By this time I was getting increasingly sunburnt and not a little sweaty. So I turned round, and walked all the way back up the first street, asking various locals along the way, none of whom had heard of my hostel. Eventually, I found myself accidentally barging into a private house, where luckily the rather understanding owner finally pointed me in the right direction: yes, it was of course the abandoned looking building I’d first stopped at. A few bangs on the door later, and the owner appeared, letting me into what turned out to be a stunning colonialm house with a massive garden, full of beautifully coloured Bougainvillea, not that I was in the mood to appreciate them by this stage.

Massive Bougainvillea in my hostel garden

Massive Bougainvillea in my hostel garden

Finally relieved to be able to ditch my bag, I headed out into town, tired and not particularly able to appreciate my surroundings. Being apparently the only gringo in town, I then found myself being hassled by waiters from every cafe I passed. Eventually I cracked, sat down and ordered a beer, too late to realise my mistake: I was sat in a cafe with a cheesy organist singing away.
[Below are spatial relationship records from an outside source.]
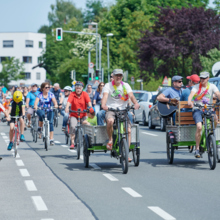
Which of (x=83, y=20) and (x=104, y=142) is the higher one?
(x=83, y=20)

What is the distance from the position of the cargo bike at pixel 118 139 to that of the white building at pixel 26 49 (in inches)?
4421

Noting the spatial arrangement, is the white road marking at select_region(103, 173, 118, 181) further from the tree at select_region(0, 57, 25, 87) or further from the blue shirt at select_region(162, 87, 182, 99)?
the tree at select_region(0, 57, 25, 87)

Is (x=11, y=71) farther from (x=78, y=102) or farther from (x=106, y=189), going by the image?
(x=106, y=189)

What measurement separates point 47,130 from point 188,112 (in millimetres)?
5159

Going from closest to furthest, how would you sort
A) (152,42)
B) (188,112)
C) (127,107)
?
(127,107) → (188,112) → (152,42)

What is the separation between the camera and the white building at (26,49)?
123 metres

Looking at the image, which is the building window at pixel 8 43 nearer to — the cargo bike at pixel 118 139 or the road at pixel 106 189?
the road at pixel 106 189

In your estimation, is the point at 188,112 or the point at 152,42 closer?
the point at 188,112

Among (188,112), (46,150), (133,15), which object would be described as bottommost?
(46,150)

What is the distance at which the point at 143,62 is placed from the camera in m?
47.8

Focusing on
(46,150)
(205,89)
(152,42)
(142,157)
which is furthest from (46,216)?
(152,42)

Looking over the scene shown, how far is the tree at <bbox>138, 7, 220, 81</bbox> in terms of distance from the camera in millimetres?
43969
I was beginning to hate Queretaro.

As I was about half way through my drink, a large party of Mexican tourists turned up, and the matriarch wasted no time in jumping up and insisting the organist accompany her while she sang. And boy did she sing: in equal measures hugely passionate and wildly out of tune, she soon had the whole restaurant mesmerised, and I couldn’t help but love it. I’d reached a turning point.

Out of fashion and out of tune

Out of fashion and out of tune

In a slightly better mood, I returned to the hotel to shower and change, and headed back out for the evening, to find the town transformed: whereas the streets had been empty earlier, by now it was thronged with families, students and couples.

As I wandered round, grabbing tacos from the various stands that had appeared from nowhere, I first of all began to realise how attractive the city is – it’s all beautifully preserved colonial buildings in glowing yellows and reds, and lovely, tree-lined squares – and it soon became apparent that there was something going on almost everywhere. In the first square I came across a band playing, while lots of sprightly older couples jived away in front of an audience of youngsters. At the next square, were a troop of clowns humiliating various visitors (I swiftly moved on before they spotted me). The third square was best of all – it turns out a festival of student dancers was happening, and on a stage in the middle of the square was a group performing some traditional Mexican dances from different regions.

Best of all was the final dance: the men were dressed in tight brown cowboy-style suits and ridiculously over-large, wide-brimmed hats. The ladies were dressed like little Bo Peep, with ribbons in their hair and big flowing lacy dresses. The dance seemed to consist of the men performing a sort of Mexican riverdance, but with lots of foot stomping and more latin passion and a lot of random shouting,, while the women twirled around them. Ever so often they’d pause to tilt their heads to one side (as this was the only way they were able to kiss, thanks to the hats). It all seemed far too energetic for the (still warm) evening, but it was great fun to watch.

On every corner it seemed there was someone singing or dancing or doing some form of comedy routine, while the streets just got busier and busier. It seems I can’t hate this country even when I try.


5 responses to “Where three streets have one name

  1. I’ve been to towns like this in Mexico where I was the only gringa and I’m a blonde, so there was no hiding me. However, they were all great experiences. And mexico is one of my favorite countries by far!
    The Travel Expert(a) and an Expat with a Twist

  2. Good title for the post :-)

  3. wow! even in Mexico they have ladies like MJL! Vile! ha ha ha ha

    did princess stroppy come out for a second? admit it, SHE did ha ha ha ha ha ha

    good for you for sticking with it though H


  4. jes us chr ist (does putting gaps in avoid religio stalkers?) – thats a hostel garden?? in an actual hostel?? looks amazing. like the a 4 seasons or something. jealous jealous jealous.